WHAT YOU WILL DO
The expected output is a copy of every line in the records with the string "input".

Dataset entries
-*-*-

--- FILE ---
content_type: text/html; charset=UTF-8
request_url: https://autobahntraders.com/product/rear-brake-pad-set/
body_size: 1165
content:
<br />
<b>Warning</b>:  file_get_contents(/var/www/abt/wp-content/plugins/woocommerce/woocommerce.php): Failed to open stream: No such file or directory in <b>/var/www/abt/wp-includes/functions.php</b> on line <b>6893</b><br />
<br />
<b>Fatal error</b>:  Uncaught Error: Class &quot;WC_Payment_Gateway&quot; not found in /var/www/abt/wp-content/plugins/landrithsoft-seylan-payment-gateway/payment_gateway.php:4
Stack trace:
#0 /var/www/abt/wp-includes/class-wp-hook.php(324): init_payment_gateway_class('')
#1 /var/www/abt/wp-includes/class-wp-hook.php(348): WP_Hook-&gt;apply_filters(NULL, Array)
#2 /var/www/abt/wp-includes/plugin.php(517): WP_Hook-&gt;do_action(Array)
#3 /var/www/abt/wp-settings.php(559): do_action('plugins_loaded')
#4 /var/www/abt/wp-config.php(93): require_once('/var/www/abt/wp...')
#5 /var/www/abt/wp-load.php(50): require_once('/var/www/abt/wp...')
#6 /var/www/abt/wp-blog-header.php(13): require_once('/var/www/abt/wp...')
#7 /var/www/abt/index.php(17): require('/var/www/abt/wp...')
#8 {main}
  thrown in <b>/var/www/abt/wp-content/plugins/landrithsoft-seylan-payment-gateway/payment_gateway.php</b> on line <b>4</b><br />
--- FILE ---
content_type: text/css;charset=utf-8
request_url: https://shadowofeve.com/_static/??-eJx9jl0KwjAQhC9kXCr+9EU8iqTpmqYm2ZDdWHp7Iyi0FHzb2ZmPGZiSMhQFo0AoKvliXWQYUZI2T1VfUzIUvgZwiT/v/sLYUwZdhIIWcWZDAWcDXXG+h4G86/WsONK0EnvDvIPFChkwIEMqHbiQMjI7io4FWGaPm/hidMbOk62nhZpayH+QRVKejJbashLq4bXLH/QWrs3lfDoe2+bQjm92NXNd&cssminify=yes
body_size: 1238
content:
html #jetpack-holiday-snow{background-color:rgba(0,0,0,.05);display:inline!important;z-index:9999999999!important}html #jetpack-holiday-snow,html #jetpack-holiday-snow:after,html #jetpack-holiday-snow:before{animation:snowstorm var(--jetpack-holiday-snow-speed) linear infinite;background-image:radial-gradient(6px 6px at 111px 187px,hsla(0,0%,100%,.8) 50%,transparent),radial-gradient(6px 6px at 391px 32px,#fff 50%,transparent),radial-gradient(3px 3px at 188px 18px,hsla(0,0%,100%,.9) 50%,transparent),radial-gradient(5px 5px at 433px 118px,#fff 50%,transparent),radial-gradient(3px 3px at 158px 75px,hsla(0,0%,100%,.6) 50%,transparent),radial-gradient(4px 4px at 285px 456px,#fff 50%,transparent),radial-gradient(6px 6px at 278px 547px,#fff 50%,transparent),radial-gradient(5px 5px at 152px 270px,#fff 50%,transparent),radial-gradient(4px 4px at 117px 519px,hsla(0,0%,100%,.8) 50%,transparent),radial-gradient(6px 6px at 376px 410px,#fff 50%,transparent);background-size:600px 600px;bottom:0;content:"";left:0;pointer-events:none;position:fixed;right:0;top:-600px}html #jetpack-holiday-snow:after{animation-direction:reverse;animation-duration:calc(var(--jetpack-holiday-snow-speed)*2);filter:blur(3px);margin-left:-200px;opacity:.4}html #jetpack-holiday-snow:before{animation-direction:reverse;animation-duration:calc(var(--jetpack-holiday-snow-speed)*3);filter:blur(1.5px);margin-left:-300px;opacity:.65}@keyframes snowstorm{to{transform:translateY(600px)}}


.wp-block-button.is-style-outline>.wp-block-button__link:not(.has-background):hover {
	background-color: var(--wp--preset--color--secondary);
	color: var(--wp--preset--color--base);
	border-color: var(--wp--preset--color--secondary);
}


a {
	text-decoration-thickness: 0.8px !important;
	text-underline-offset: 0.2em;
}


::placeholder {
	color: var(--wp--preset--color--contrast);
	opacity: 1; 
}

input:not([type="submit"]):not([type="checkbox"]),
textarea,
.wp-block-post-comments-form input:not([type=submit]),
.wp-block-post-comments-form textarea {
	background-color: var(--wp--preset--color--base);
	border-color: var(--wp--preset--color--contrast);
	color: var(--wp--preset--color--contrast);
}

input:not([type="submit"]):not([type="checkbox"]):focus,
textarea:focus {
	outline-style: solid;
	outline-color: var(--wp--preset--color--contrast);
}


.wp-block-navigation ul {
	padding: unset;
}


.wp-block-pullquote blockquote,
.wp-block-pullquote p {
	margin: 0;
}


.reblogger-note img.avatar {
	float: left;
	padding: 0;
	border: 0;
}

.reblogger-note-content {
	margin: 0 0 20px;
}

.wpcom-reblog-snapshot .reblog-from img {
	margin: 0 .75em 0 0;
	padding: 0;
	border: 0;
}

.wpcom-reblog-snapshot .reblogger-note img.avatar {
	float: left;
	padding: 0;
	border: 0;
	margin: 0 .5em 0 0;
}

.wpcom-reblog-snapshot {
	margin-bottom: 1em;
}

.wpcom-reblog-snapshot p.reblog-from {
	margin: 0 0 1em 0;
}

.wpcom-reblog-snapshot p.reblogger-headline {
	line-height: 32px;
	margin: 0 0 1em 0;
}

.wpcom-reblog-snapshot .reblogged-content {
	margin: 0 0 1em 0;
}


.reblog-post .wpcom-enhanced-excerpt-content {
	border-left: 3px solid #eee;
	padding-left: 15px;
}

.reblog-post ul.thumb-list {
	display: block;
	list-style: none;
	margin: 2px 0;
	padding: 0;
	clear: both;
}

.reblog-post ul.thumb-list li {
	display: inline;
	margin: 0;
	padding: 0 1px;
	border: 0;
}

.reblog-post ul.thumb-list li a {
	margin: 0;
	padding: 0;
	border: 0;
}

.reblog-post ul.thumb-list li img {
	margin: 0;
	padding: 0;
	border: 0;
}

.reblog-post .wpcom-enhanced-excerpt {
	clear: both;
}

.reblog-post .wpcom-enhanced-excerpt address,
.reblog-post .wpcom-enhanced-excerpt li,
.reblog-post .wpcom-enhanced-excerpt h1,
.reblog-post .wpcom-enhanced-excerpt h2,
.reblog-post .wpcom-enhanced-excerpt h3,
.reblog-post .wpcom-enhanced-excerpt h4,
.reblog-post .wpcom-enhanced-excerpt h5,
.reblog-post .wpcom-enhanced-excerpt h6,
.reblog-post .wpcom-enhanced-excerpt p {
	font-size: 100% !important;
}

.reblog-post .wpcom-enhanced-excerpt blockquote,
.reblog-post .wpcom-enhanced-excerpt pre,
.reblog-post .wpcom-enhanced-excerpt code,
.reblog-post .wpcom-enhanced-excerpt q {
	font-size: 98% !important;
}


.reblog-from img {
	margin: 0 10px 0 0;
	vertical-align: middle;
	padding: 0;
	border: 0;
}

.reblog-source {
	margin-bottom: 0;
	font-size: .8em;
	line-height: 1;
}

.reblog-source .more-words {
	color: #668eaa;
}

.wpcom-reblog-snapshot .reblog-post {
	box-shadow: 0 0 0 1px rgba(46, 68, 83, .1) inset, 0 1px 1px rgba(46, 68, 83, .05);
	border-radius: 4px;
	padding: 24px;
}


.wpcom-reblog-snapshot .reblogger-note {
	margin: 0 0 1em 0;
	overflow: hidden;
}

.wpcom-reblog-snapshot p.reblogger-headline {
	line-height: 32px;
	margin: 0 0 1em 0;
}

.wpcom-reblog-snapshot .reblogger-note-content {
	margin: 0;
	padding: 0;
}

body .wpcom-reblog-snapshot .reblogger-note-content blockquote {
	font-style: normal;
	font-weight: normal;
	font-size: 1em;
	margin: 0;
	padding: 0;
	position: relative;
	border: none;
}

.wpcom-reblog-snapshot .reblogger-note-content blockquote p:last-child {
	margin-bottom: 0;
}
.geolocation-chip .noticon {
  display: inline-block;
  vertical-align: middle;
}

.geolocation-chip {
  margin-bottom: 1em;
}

-*-*-

EXERCISE RESPONSE
input:not([type="submit"]):not([type="checkbox"]),
.wp-block-post-comments-form input:not([type=submit]),
input:not([type="submit"]):not([type="checkbox"]):focus,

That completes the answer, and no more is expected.